→ Exercise
Copy all the lines of the data that include the word "page".

→ Task input
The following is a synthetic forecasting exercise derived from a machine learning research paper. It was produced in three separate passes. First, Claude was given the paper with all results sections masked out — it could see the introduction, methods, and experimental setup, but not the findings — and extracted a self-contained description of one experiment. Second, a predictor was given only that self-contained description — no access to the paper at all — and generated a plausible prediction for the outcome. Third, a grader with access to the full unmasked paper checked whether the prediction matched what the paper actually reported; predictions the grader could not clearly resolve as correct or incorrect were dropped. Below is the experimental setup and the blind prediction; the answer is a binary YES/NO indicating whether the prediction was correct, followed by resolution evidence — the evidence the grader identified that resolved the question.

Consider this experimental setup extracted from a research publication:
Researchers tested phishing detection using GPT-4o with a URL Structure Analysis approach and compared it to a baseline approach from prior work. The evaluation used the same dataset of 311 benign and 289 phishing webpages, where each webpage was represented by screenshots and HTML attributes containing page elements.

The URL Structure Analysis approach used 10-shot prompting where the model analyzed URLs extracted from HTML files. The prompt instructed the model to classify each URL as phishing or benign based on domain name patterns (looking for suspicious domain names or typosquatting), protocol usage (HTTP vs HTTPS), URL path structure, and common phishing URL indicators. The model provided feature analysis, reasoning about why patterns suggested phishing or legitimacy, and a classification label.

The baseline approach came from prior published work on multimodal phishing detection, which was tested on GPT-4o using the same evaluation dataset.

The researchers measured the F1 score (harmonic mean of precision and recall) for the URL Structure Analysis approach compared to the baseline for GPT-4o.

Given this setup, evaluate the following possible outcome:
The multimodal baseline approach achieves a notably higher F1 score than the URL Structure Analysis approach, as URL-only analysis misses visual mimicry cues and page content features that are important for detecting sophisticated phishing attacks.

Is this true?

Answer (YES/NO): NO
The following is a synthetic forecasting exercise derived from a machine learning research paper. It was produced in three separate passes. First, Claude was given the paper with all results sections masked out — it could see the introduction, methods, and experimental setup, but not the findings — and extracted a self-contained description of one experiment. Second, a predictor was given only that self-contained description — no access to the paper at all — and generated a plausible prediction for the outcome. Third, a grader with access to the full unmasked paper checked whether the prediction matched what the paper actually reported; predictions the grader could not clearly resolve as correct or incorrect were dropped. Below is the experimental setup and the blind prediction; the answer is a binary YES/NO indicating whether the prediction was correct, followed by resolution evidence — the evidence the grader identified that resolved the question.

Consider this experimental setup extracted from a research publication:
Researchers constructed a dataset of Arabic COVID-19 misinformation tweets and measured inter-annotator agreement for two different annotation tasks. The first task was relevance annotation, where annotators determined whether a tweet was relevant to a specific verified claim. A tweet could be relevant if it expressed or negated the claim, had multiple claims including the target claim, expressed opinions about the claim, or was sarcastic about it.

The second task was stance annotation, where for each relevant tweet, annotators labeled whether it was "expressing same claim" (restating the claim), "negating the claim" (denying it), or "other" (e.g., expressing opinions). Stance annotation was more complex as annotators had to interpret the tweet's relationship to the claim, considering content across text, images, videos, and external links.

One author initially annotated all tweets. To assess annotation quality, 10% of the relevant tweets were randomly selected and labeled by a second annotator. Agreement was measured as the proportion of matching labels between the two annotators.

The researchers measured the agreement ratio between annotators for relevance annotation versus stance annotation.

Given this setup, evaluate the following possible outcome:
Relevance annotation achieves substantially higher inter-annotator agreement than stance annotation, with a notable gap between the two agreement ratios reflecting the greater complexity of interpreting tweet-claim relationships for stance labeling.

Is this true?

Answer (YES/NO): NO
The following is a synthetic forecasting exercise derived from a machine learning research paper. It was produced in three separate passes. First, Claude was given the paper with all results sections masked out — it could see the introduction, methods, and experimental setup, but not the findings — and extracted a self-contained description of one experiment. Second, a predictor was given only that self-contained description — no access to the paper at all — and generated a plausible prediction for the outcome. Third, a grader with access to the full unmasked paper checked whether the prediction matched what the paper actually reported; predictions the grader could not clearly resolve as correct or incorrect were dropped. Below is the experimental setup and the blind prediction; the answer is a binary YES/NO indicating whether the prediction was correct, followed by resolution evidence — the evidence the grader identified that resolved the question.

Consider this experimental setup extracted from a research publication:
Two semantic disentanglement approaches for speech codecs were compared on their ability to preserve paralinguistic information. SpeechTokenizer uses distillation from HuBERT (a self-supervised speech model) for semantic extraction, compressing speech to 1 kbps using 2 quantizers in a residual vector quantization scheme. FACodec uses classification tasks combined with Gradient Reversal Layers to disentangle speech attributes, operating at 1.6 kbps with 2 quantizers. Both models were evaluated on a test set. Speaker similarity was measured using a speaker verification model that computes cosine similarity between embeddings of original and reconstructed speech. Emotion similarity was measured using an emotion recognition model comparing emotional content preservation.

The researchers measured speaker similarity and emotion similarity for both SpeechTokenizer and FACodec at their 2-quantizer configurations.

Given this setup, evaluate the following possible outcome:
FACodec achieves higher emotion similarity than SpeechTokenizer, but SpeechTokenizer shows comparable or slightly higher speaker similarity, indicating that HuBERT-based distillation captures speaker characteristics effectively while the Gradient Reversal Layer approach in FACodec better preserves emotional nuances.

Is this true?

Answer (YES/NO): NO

→ Output for this exercise
Researchers tested phishing detection using GPT-4o with a URL Structure Analysis approach and compared it to a baseline approach from prior work. The evaluation used the same dataset of 311 benign and 289 phishing webpages, where each webpage was represented by screenshots and HTML attributes containing page elements.
The multimodal baseline approach achieves a notably higher F1 score than the URL Structure Analysis approach, as URL-only analysis misses visual mimicry cues and page content features that are important for detecting sophisticated phishing attacks.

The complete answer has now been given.